April 22, 2009

Wait Can You Hear That Nothing About Two-tier Medicine In Canada






 

Shh be quiet I see dead Canadian trade barriers!

By Melvin J. Howard

The issue of health care delivery in Canada hasn't been in the news much lately, hmm I wonder why? Could it be because I am putting a magnifying glass to the Canadian health care system for breaches of trade rules? For the last 12 to 13 years that I have been trying to enter the Canadian health care market. From Federal to Provincial elections that’s all that was talked about now nothing. The last Federal election lacked the heated debate of two-tier medicine that raged on for years. It was a major factor in deciding which party to support in the federal election back then.

Spending for Canada's publicly-funded health care system approached $160-billion in 2007, representing more than 10% of the GDP. Seventy per cent of funding came from the federal government and the provinces. The mix of public and private financing and delivery of health services was always hotly debated.

The Canadian Medical Association last president Dr. Robert Ouellet urged Canadians to dispense with the dogma of universal health care and embrace a "mixed" system of public and private health care. 

This is what he said mixed public and private practice can be a positive if it contributes to improved access to health care," he said."Does it make sense, in the face of a shortage of operating rooms, to ban surgeons who provide 90% of their services in a hospital from performing five to 10% of their surgeries in a private clinic? "I am talking about improving it by allowing the private sector to intervene in a complementary way, where possible, in areas where the public sector is unable to provide services."Instead of trying to ban the private sector, we need to provide a framework, with conditions, that will enable it to intervene in an orderly fashion."

Canada's prime ministers in waiting in the past were going over the same issues electoral year after year, bed shortages etc. Let’s not forget THE AMERCANIZATION OF CANIDIAN HEALTH CARE OR CODE WORD THE TWO -TEIR MEDICINE  MONSTER. That all the candidates drag out every election year. Protect our universal, single-payer public health care system from the Americans yada yada yada. The Bloc Quebecois  on the other hand wanted their own separate, universal health-care system in Quebec which included private delivery.

There is an upcoming election in British Columbia and what no talk of the American bogeyman two-tier health care creeping in. Ah those were the days getting calls from my US bankers and shareholders after some political hopeful would stand on their soapbox and preach if we are elected we are going to ban this and that. No private this and that we will not let the Americans come in and mess with our health care system. Then after the elections they would put the old AMERIANIZATION OF CANIDIAN HEALTH CARE OR CODE WORD TWO-TEIR MEDICINE. Back in its box for another election year, the slogan did its job it got someone elected. But guess what nothing ever happened no ban, no restrictions on private Canadian health clinics business as usual. We were left starting all over again more money more time more effort. Canada is famous for its royal studies on health like the famous Roy Romanow The Future Of Health Care In Canada 400 pages that went nowhere. If I hear of another royal study about the Canadian Health Care system I will puke. Here is some inside info that comes from a politician friend of mind. When you don’t want to act on controversial issue commission a study then it seems like you are doing something but your really not. Every time one of these studies was announced we were put on hold. Luckily this time an International Tribunal will finally get to hear the study of Melvin J. Howard from the United States of America on Canadian Health Care.     
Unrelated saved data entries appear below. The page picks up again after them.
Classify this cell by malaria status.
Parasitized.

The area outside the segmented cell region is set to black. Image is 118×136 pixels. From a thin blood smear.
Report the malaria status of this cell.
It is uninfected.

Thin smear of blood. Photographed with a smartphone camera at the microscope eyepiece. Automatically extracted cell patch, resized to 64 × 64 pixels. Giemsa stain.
Now for good PR measure the Canadian Medical Association has elected a new president Dr. Jeffery Turnbull that is an opponent of two-tier medicine what I have come to know as code word for American medicine. I am not buying any of it for one-second Canada had its chance to rectify this trade issue it continued year after year of doing nothing but gives us grief and lip service. Roadblock after roadblock costless delay after delay it never ended. I will call upon the Tribunal not only to award us our costs but hefty damages as well.